Dataset records START

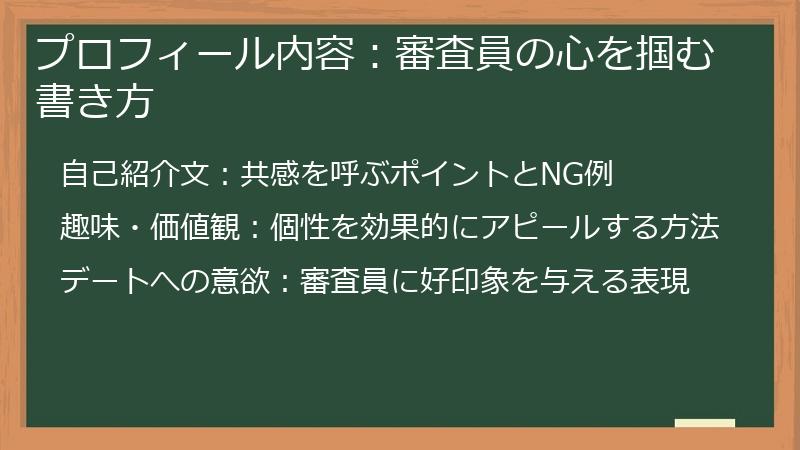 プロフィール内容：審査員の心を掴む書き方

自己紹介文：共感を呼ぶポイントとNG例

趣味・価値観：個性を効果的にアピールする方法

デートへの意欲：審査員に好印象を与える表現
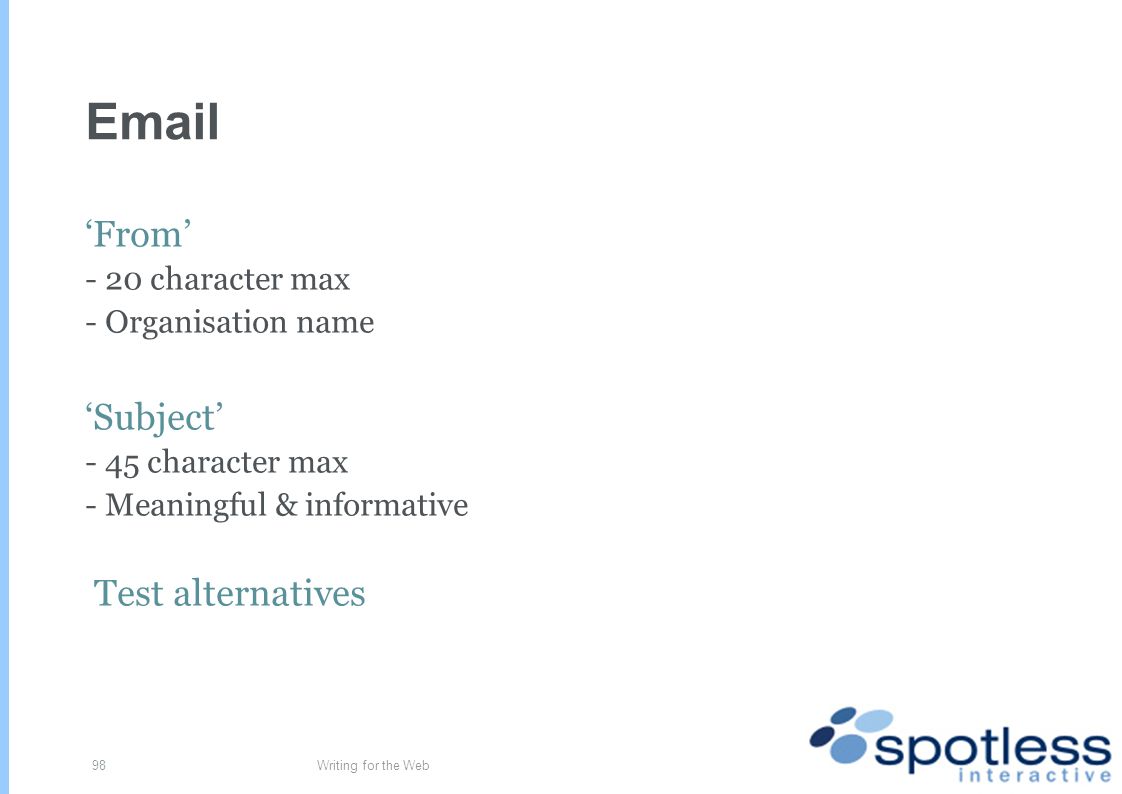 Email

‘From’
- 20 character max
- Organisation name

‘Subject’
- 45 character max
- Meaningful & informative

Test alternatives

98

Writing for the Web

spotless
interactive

Dataset records END
Dataset records START

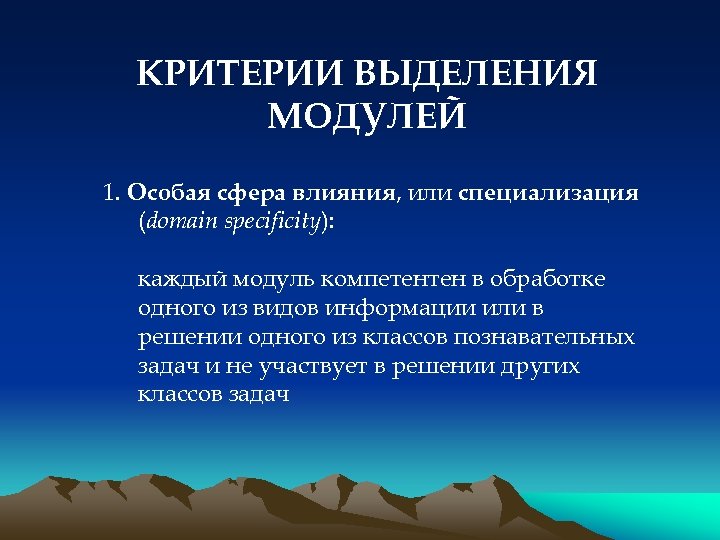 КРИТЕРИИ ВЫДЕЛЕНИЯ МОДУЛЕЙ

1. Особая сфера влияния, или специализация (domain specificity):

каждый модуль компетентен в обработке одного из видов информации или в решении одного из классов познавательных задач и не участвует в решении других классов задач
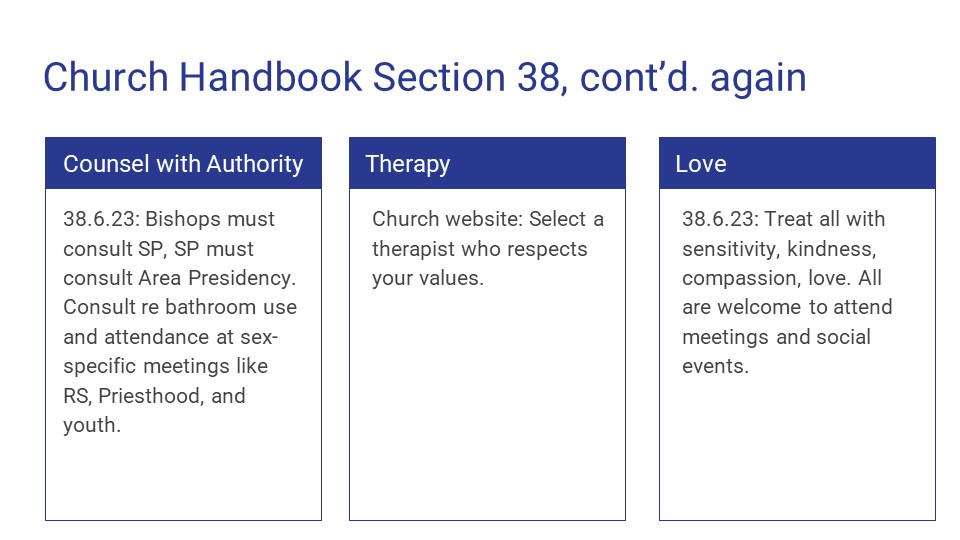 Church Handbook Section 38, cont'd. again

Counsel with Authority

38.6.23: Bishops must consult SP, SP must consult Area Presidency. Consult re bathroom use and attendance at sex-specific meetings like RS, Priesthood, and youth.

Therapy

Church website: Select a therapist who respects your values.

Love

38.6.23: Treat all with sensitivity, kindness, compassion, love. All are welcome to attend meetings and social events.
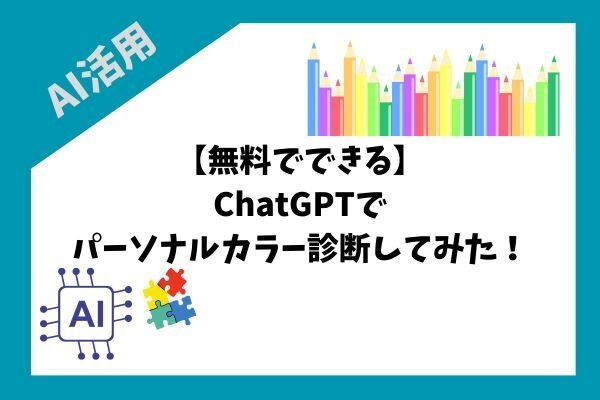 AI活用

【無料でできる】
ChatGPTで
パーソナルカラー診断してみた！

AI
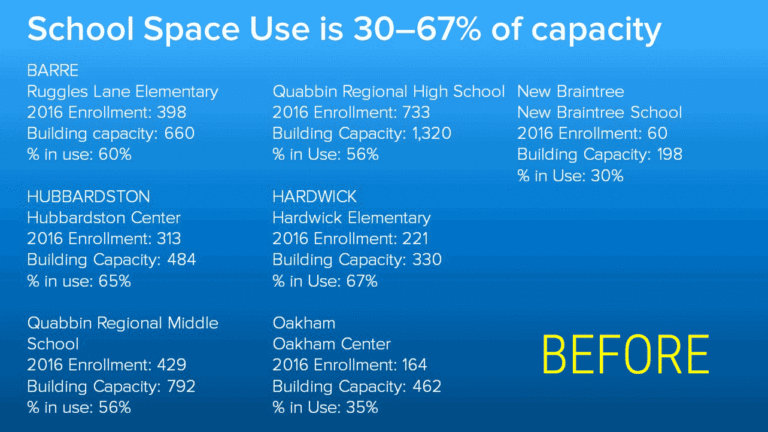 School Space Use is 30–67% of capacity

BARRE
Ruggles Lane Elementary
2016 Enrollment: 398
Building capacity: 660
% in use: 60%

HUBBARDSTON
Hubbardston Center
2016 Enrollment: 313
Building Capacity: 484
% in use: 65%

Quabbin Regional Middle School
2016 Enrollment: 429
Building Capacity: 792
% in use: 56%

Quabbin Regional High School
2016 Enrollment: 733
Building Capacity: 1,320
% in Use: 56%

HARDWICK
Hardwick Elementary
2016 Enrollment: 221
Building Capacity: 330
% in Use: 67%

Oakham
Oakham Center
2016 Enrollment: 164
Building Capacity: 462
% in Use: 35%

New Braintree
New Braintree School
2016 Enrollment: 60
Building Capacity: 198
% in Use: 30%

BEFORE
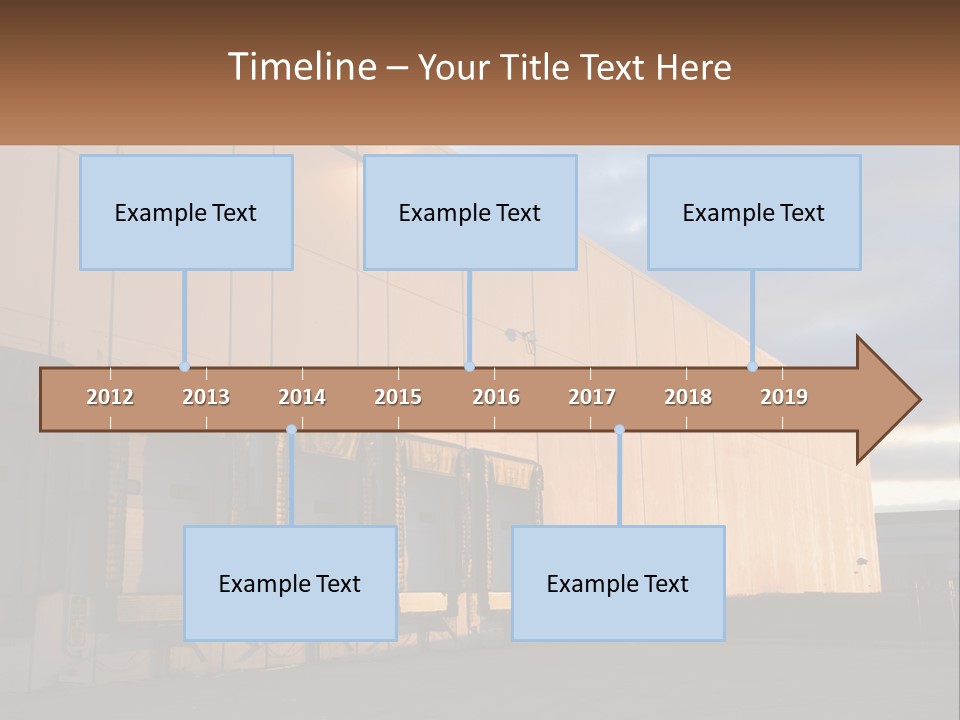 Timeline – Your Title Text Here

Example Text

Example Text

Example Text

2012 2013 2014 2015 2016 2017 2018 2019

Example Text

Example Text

Dataset records END

The response must hold only the lines above from the line with "- 45 character max" through the line with "interactive", each copied exactly, both ends kept.

*Exercise response:*
- 45 character max
- Meaningful & informative

Test alternatives

98

Writing for the Web

spotless
interactive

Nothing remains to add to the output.